:: How to complete this task ::
Copy the material below verbatim from the line with "Google впервые подает" to the line with "3 Bedrooms Townhouse in Orania", both lines included, omitting pictures and every line outside that range.

:: The data ::
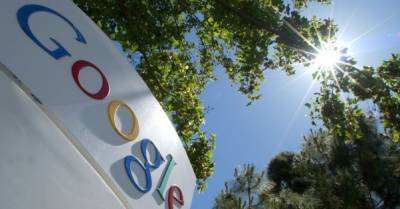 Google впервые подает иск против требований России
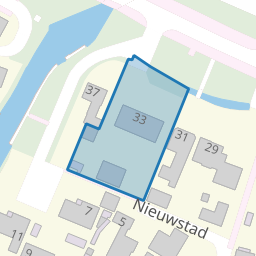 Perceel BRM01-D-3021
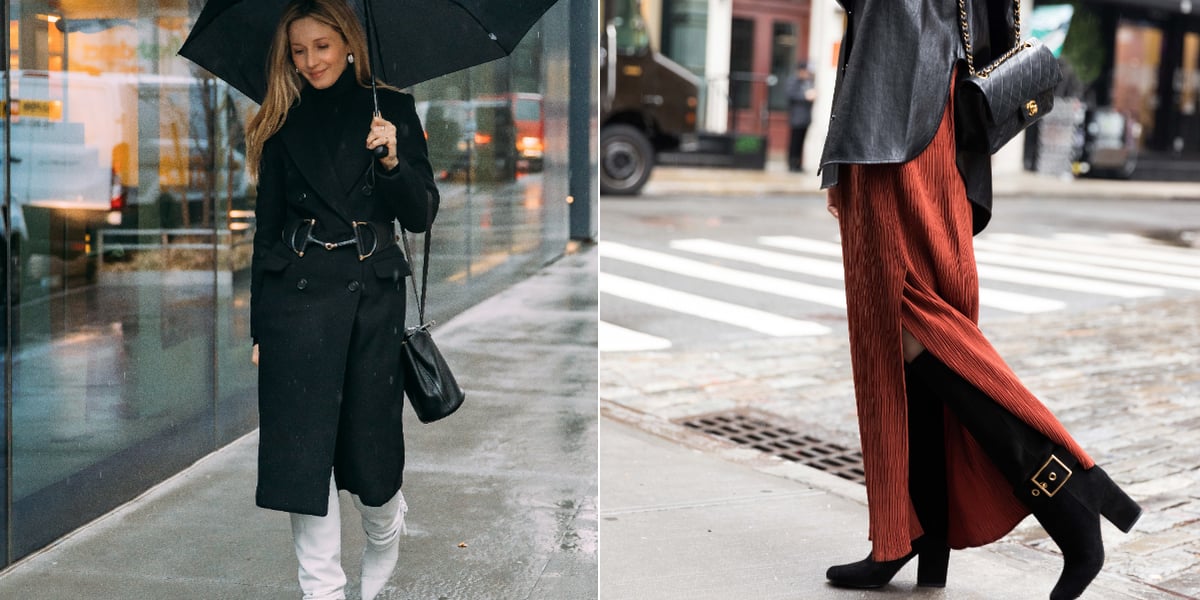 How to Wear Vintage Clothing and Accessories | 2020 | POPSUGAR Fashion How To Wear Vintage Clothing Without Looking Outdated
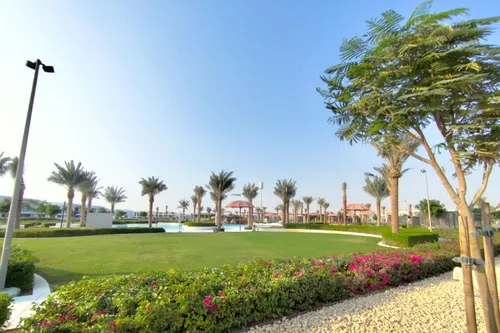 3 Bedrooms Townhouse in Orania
...
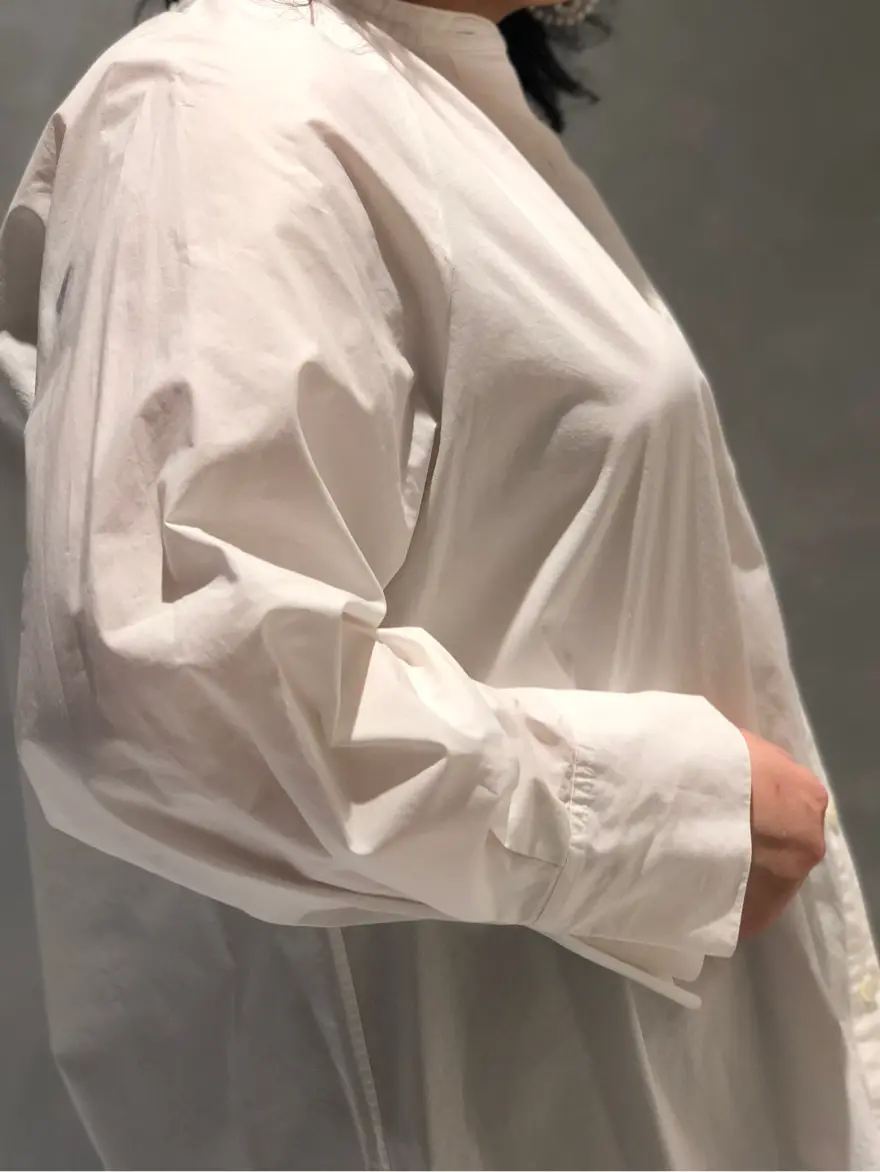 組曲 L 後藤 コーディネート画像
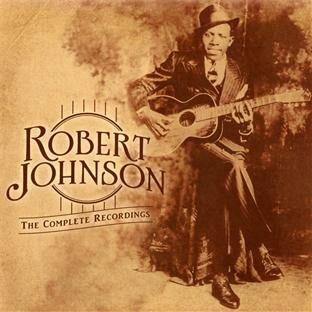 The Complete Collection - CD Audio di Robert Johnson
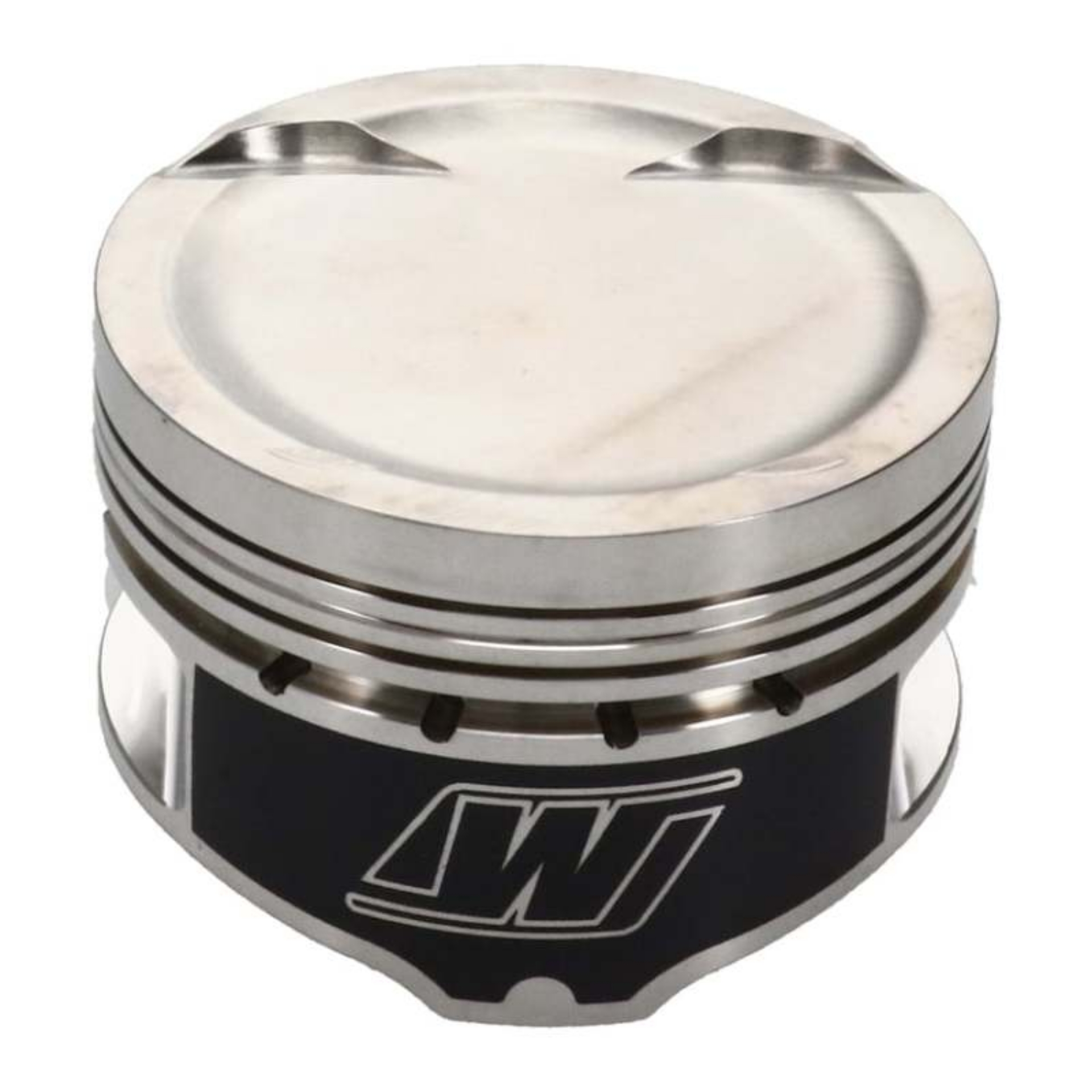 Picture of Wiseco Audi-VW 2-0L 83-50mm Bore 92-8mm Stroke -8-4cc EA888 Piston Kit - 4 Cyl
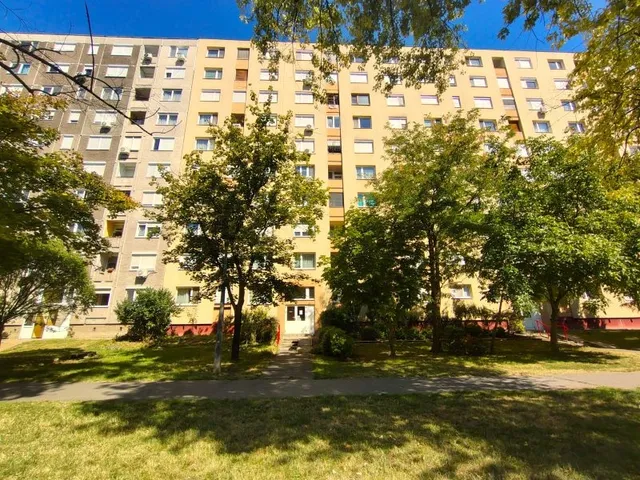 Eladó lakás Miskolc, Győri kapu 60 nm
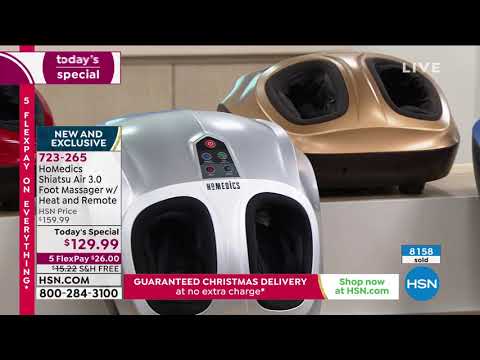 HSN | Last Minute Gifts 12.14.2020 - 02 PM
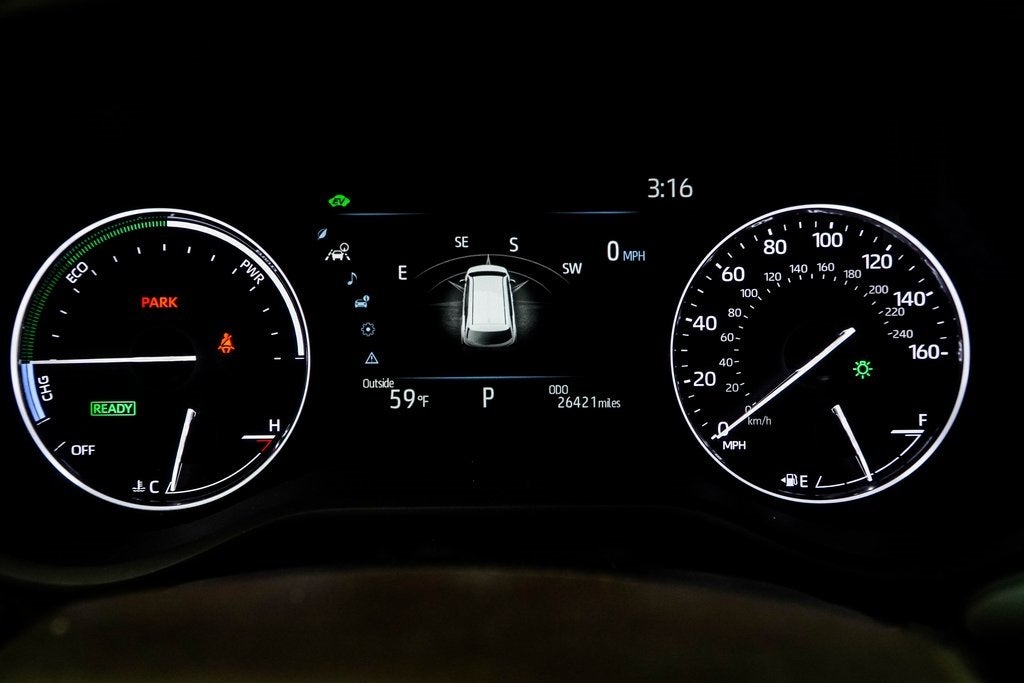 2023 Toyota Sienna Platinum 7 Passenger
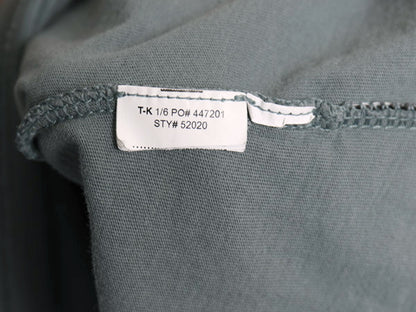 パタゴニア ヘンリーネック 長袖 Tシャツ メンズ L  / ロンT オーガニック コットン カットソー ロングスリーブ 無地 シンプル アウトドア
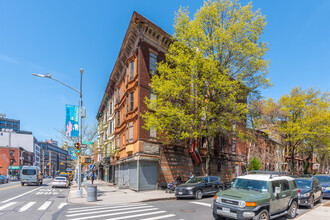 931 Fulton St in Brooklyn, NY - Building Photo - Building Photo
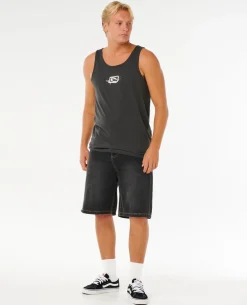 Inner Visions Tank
* * *
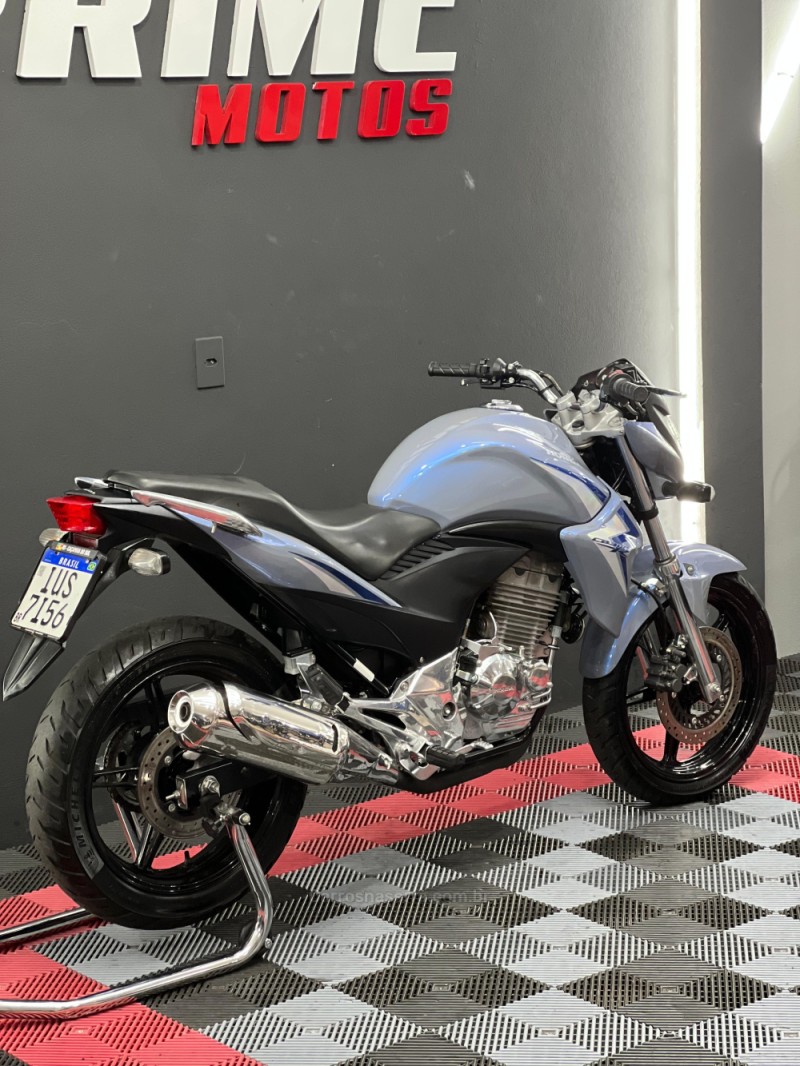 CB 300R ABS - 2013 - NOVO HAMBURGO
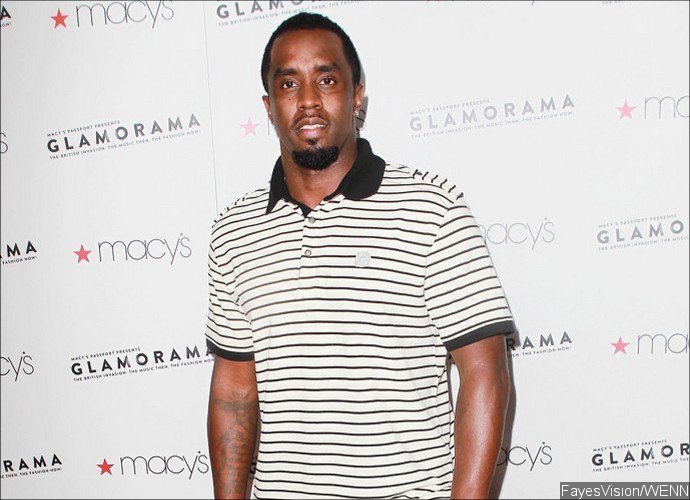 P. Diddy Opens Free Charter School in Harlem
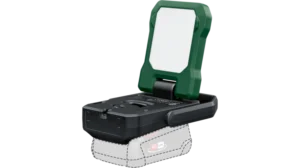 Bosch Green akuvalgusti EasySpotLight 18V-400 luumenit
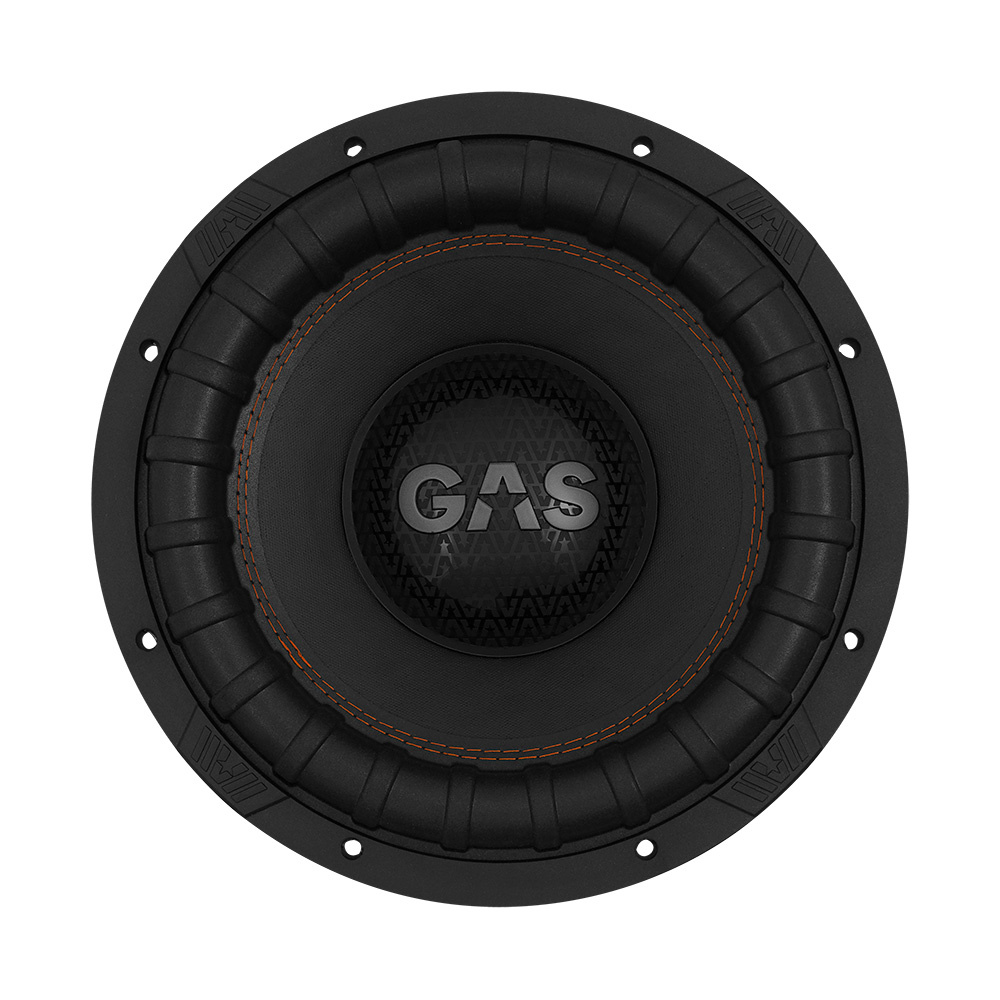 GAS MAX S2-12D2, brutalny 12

:: Result ::
 Google впервые подает иск против требований России
 Perceel BRM01-D-3021
 How to Wear Vintage Clothing and Accessories | 2020 | POPSUGAR Fashion How To Wear Vintage Clothing Without Looking Outdated
 3 Bedrooms Townhouse in Orania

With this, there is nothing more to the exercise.